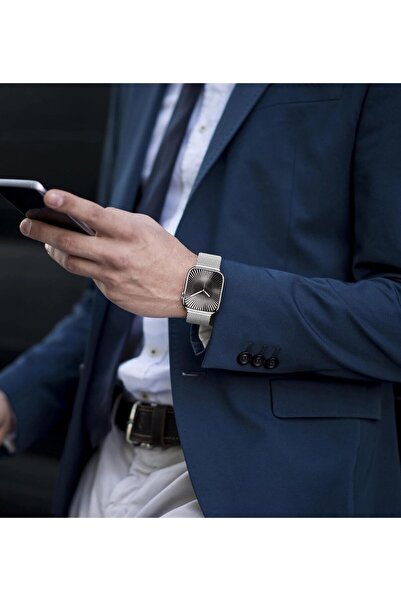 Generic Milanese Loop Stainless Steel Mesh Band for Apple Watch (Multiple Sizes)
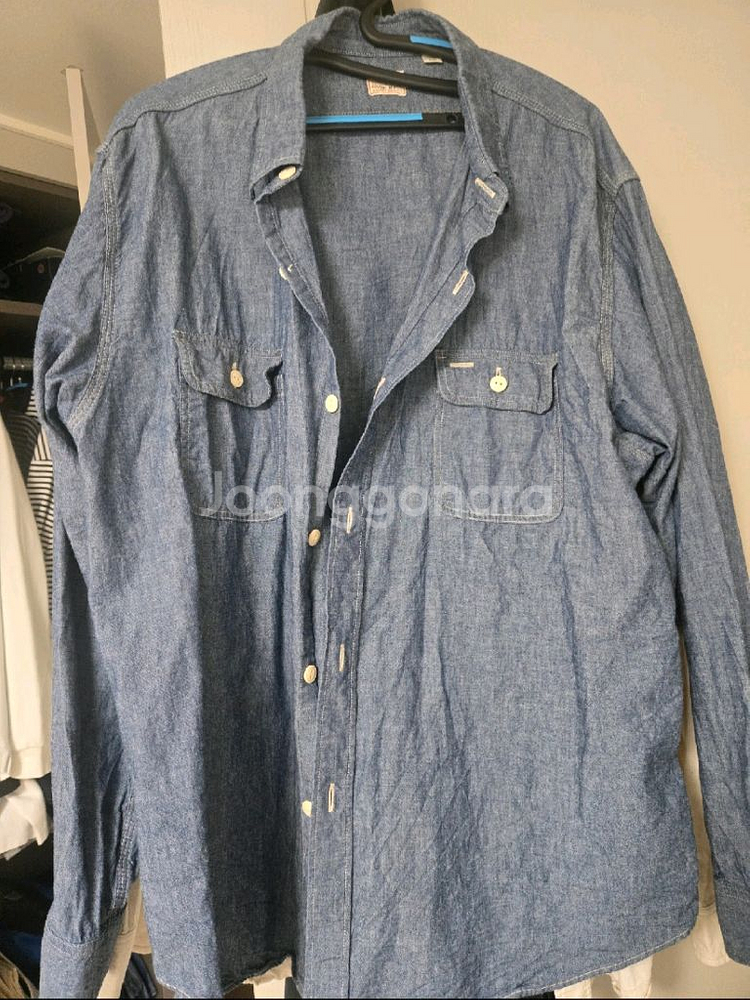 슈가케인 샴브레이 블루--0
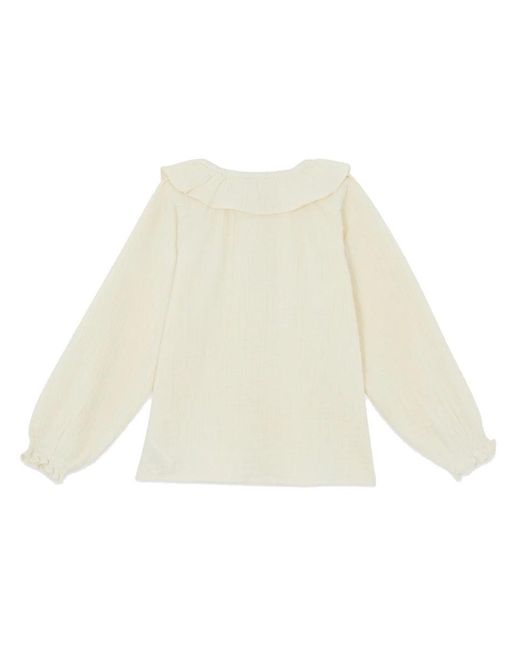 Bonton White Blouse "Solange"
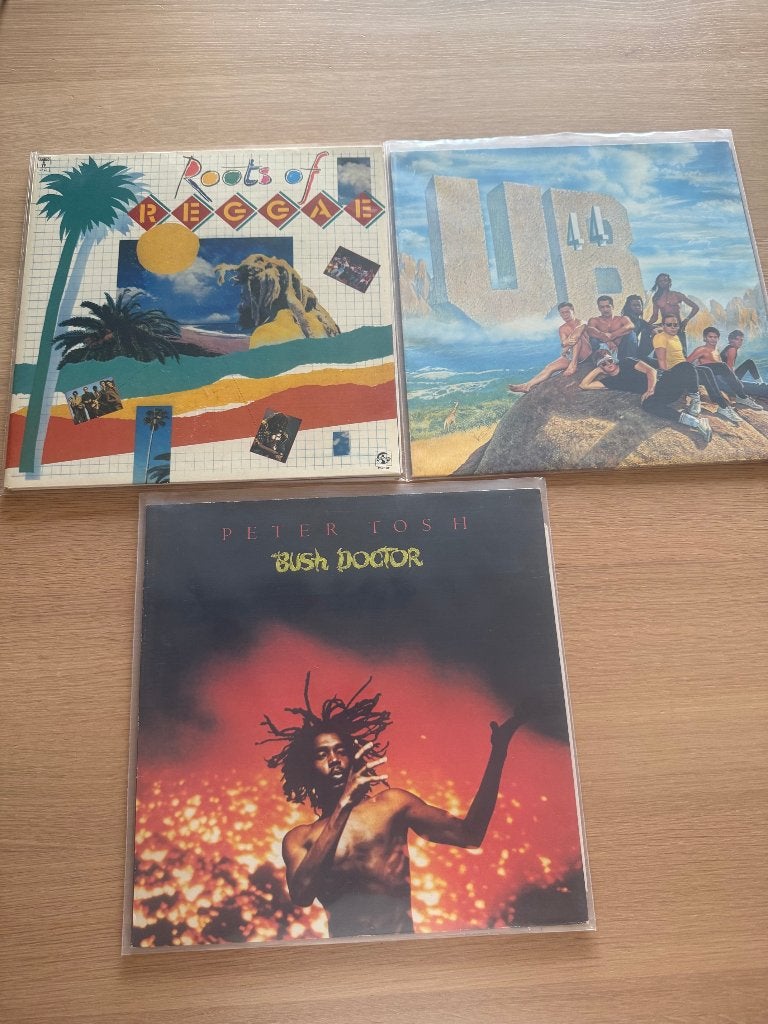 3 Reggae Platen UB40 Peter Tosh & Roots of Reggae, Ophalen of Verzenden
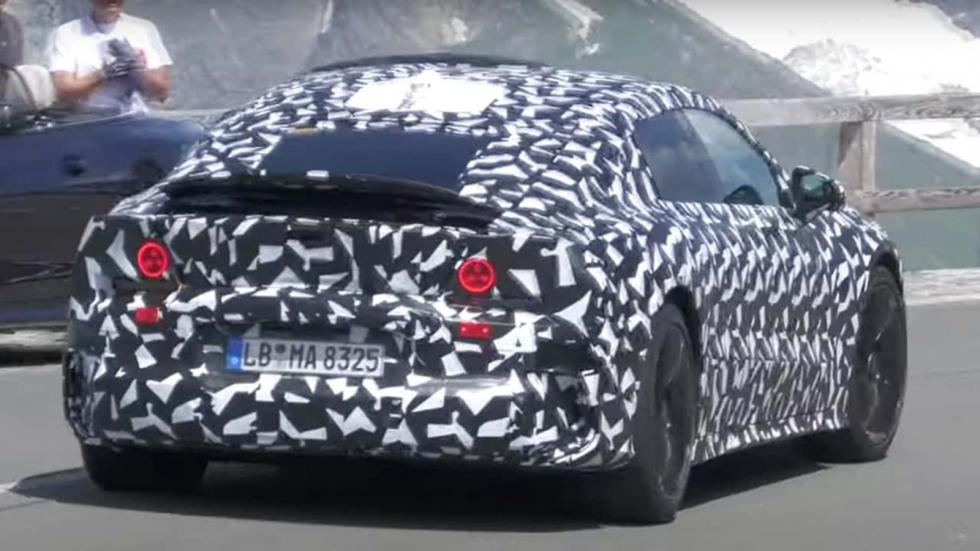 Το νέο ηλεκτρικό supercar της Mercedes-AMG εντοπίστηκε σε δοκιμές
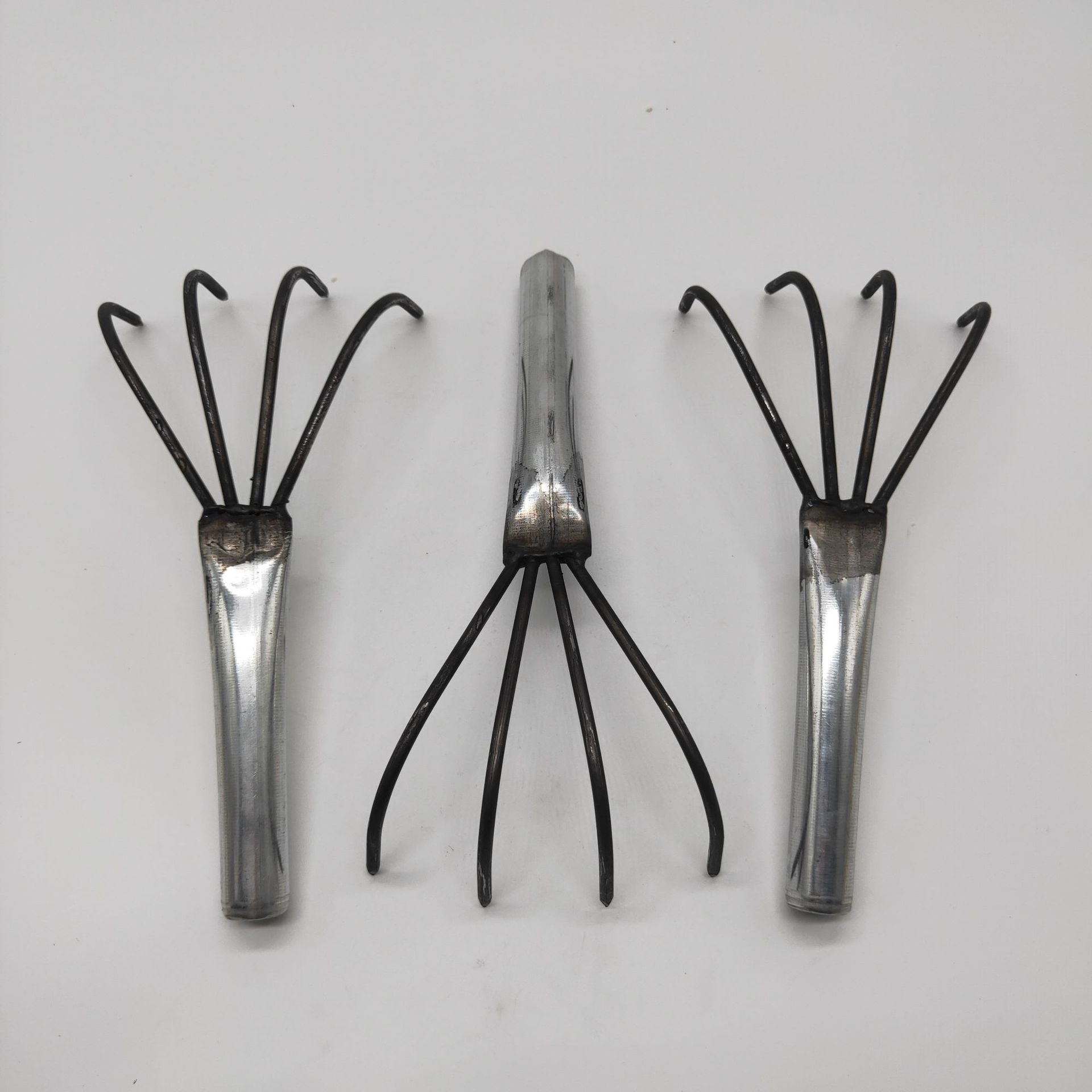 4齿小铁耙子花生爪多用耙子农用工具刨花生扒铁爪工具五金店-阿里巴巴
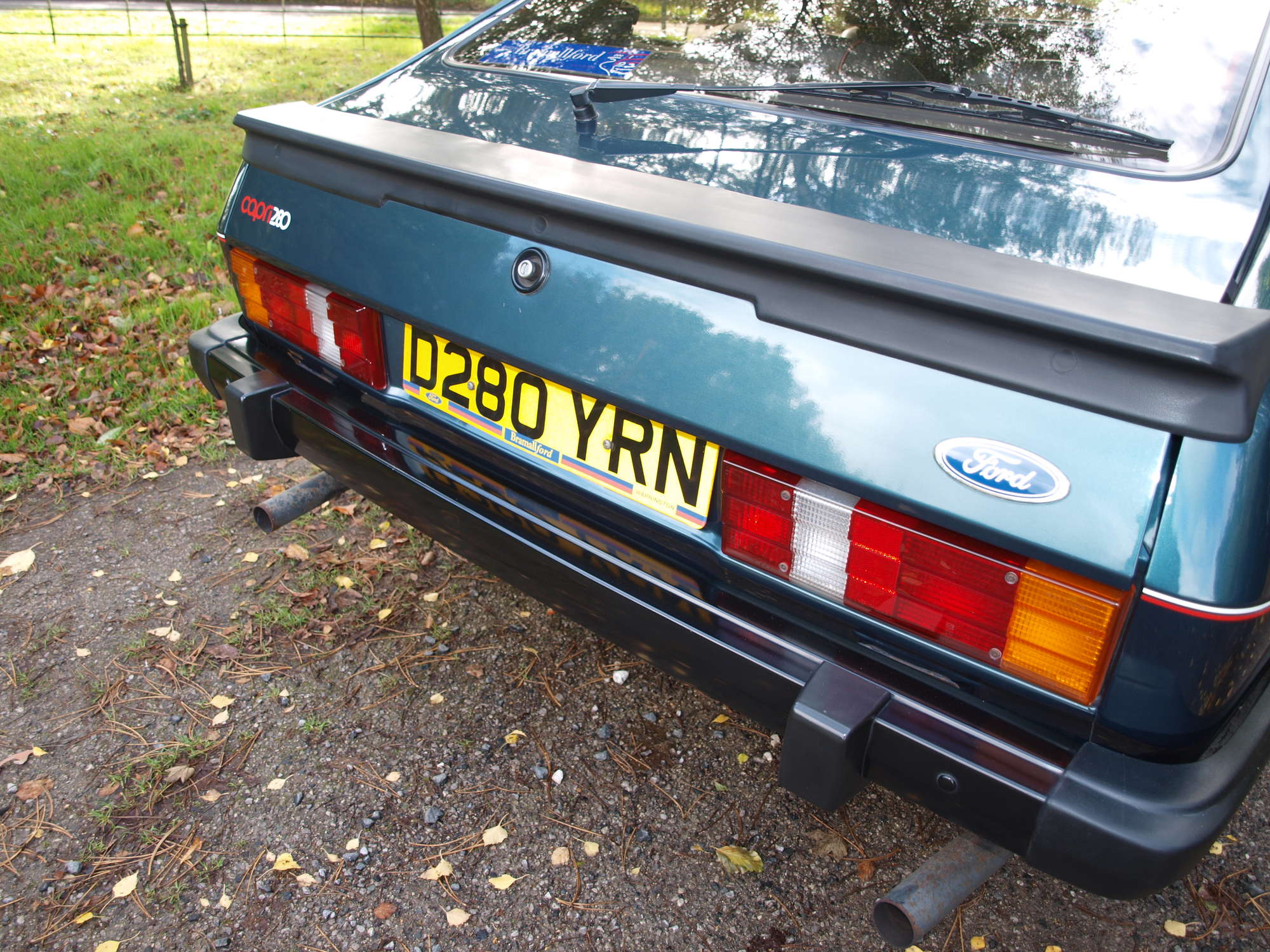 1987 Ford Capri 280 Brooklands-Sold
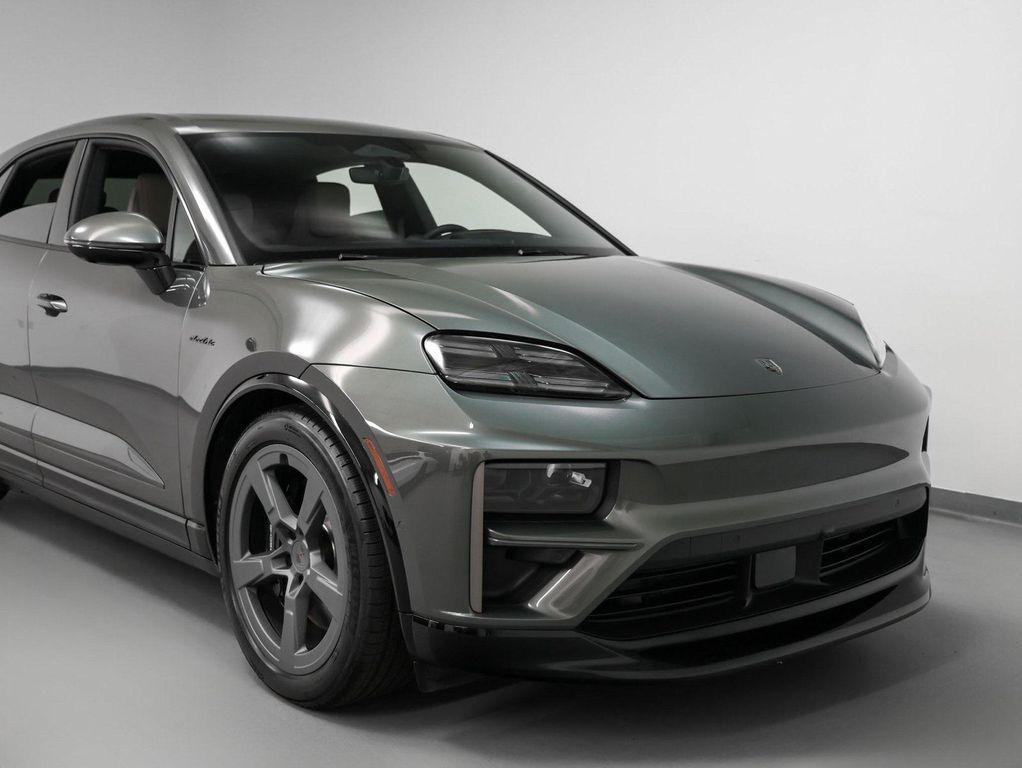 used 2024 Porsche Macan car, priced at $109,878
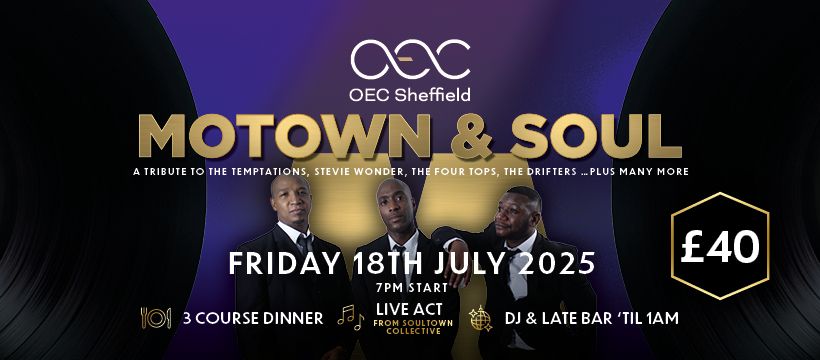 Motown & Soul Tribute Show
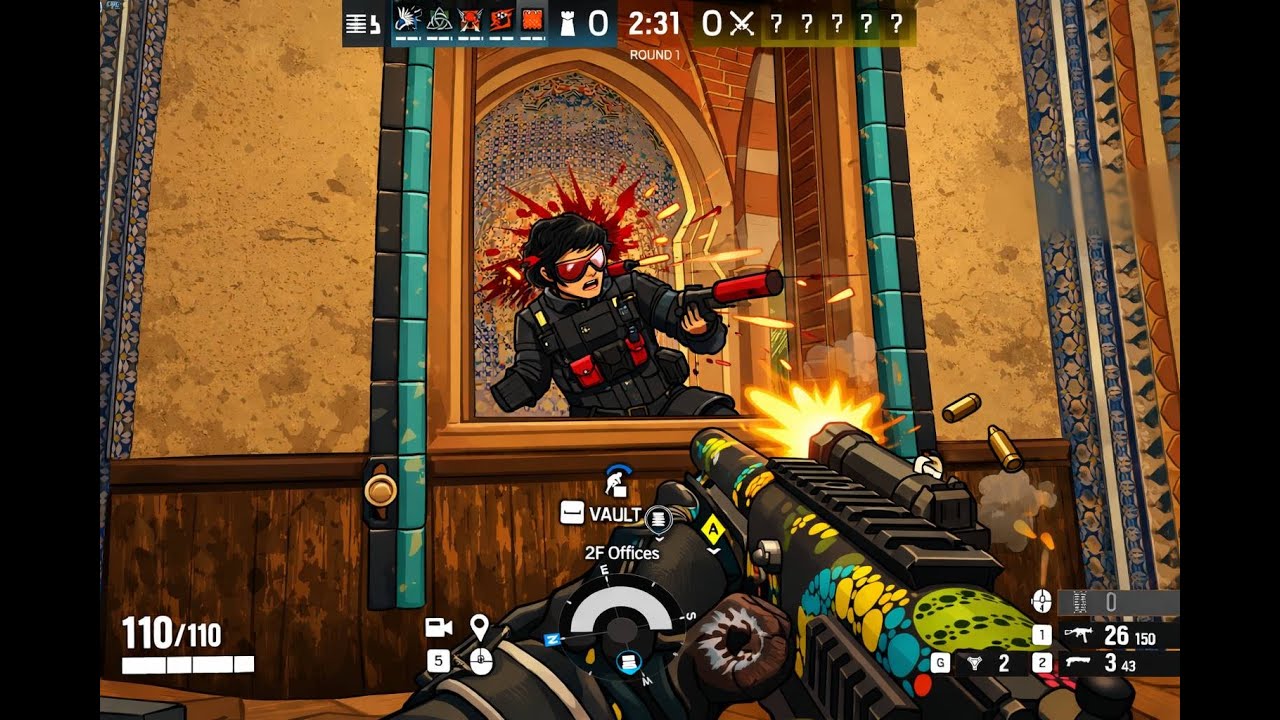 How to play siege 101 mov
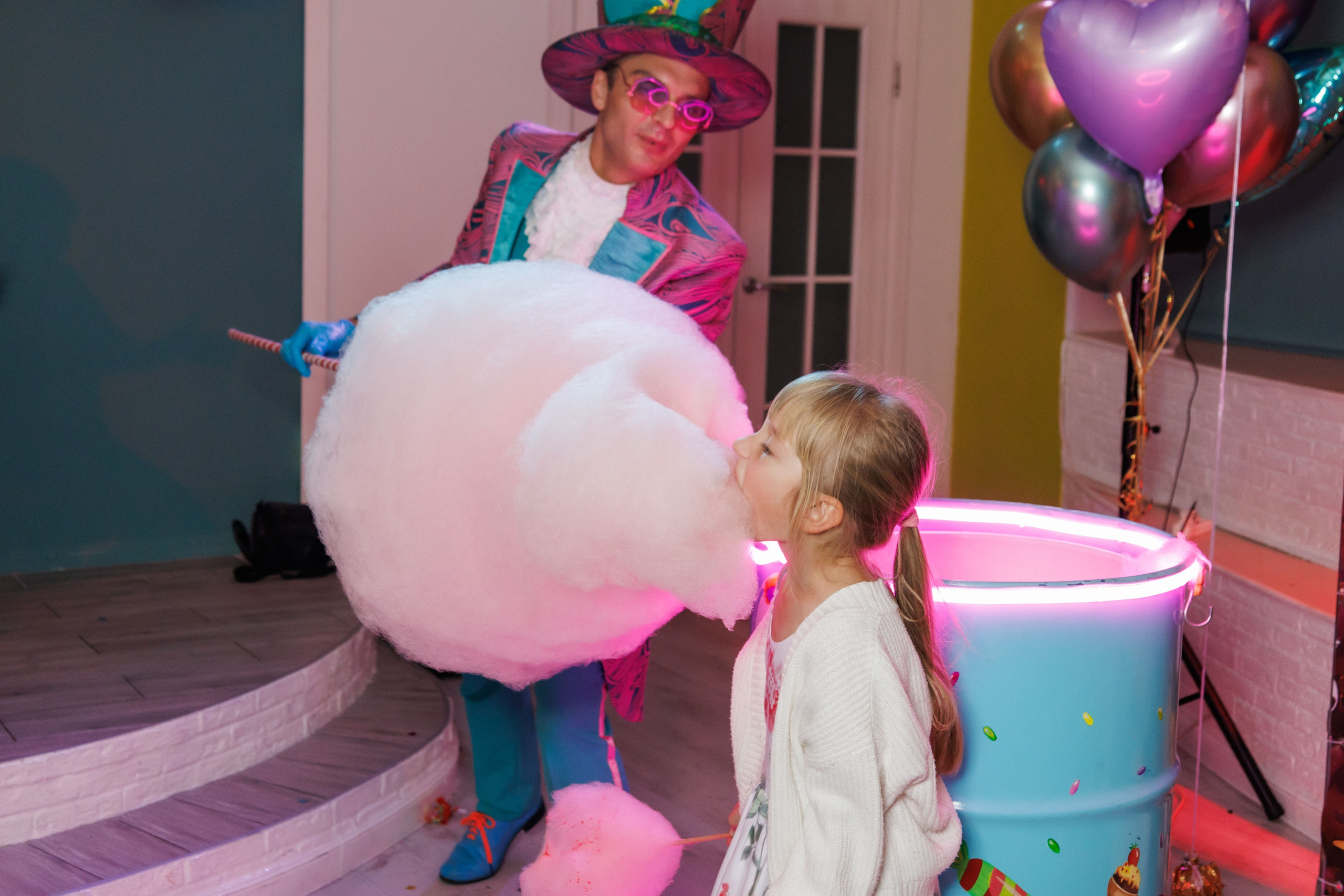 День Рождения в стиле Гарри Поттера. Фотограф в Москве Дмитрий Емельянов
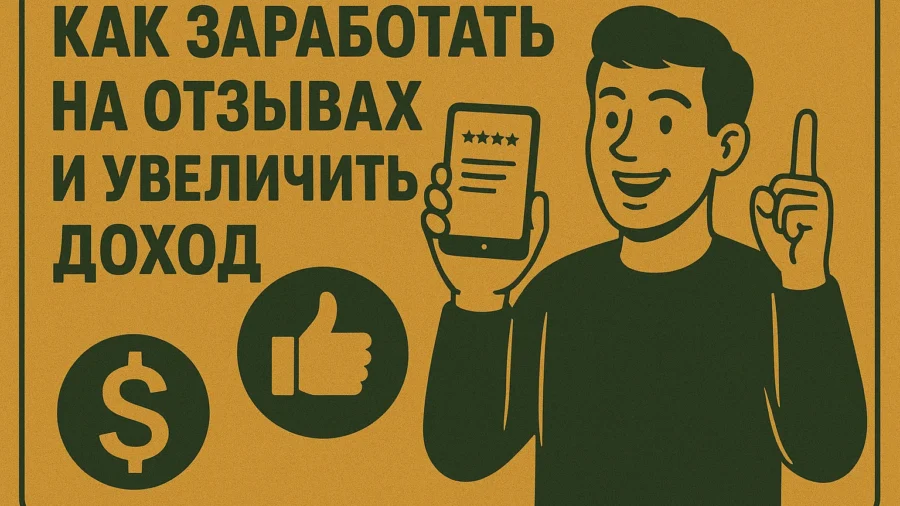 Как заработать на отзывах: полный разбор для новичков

^^^^^^^^

▸ Task details
Copy every line of the material above word for word, leaving out the pictures.

▸ Output of the exercise
 Generic Milanese Loop Stainless Steel Mesh Band for Apple Watch (Multiple Sizes)
 슈가케인 샴브레이 블루--0
 Bonton White Blouse "Solange"
 3 Reggae Platen UB40 Peter Tosh & Roots of Reggae, Ophalen of Verzenden
 Το νέο ηλεκτρικό supercar της Mercedes-AMG εντοπίστηκε σε δοκιμές
 4齿小铁耙子花生爪多用耙子农用工具刨花生扒铁爪工具五金店-阿里巴巴
 1987 Ford Capri 280 Brooklands-Sold
 used 2024 Porsche Macan car, priced at $109,878
 Motown & Soul Tribute Show
 How to play siege 101 mov
 День Рождения в стиле Гарри Поттера. Фотограф в Москве Дмитрий Емельянов
 Как заработать на отзывах: полный разбор для новичков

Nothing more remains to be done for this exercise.